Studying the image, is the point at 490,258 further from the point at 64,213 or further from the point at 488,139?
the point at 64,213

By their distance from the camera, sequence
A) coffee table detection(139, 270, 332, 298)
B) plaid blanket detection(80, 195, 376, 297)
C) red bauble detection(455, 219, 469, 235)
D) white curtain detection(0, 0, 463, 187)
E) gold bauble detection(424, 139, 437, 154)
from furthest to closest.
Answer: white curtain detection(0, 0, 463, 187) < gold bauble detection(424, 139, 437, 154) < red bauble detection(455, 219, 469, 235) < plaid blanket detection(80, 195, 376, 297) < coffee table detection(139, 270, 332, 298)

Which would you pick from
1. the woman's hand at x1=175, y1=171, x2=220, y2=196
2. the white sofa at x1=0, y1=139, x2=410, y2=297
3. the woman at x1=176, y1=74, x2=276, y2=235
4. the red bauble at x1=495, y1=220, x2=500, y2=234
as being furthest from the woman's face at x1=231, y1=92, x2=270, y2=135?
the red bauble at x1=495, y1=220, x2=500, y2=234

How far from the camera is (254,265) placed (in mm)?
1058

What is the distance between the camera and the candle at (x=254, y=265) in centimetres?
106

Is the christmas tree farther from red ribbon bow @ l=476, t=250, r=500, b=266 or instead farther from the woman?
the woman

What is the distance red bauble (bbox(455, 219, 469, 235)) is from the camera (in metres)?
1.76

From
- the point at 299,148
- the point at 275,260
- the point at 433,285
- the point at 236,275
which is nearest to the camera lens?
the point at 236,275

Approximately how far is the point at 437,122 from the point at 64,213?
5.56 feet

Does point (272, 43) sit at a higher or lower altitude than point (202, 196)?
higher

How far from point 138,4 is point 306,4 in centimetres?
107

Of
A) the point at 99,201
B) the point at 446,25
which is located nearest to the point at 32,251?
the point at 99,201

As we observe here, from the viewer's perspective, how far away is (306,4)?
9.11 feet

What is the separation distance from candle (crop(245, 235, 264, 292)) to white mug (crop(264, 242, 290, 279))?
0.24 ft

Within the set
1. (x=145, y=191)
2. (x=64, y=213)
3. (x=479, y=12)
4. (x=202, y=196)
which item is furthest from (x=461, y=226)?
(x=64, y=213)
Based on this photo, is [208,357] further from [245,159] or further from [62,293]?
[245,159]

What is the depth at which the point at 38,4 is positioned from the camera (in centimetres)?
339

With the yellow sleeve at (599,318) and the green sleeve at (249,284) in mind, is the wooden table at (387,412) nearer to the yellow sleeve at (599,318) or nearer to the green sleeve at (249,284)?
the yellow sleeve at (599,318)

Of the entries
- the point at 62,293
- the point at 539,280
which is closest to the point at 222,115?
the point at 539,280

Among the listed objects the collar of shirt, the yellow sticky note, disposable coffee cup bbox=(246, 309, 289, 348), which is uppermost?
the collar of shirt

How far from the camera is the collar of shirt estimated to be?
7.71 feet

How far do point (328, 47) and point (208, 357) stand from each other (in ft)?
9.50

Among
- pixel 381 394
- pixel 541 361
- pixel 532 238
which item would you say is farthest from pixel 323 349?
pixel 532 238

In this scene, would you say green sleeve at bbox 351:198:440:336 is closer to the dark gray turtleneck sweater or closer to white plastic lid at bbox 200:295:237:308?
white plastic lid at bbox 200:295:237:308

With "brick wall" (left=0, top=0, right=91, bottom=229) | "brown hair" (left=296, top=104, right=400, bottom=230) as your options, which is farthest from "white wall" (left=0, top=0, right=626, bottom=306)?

————————

# What you will do
Please swap "camera" for "viewer" in the entries from the start through the line holding "Answer: white curtain", inclusive, and give those lines back with nothing else changed.

# The output
Studying the image, is the point at 490,258 further from the point at 64,213 or further from the point at 488,139?
the point at 64,213

By their distance from the viewer, sequence
A) coffee table detection(139, 270, 332, 298)
B) plaid blanket detection(80, 195, 376, 297)
C) red bauble detection(455, 219, 469, 235)
D) white curtain detection(0, 0, 463, 187)
E) gold bauble detection(424, 139, 437, 154)
from furthest to closest.
Answer: white curtain detection(0, 0, 463, 187) < gold bauble detection(424, 139, 437, 154) < red bauble detection(455, 219, 469, 235) < plaid blanket detection(80, 195, 376, 297) < coffee table detection(139, 270, 332, 298)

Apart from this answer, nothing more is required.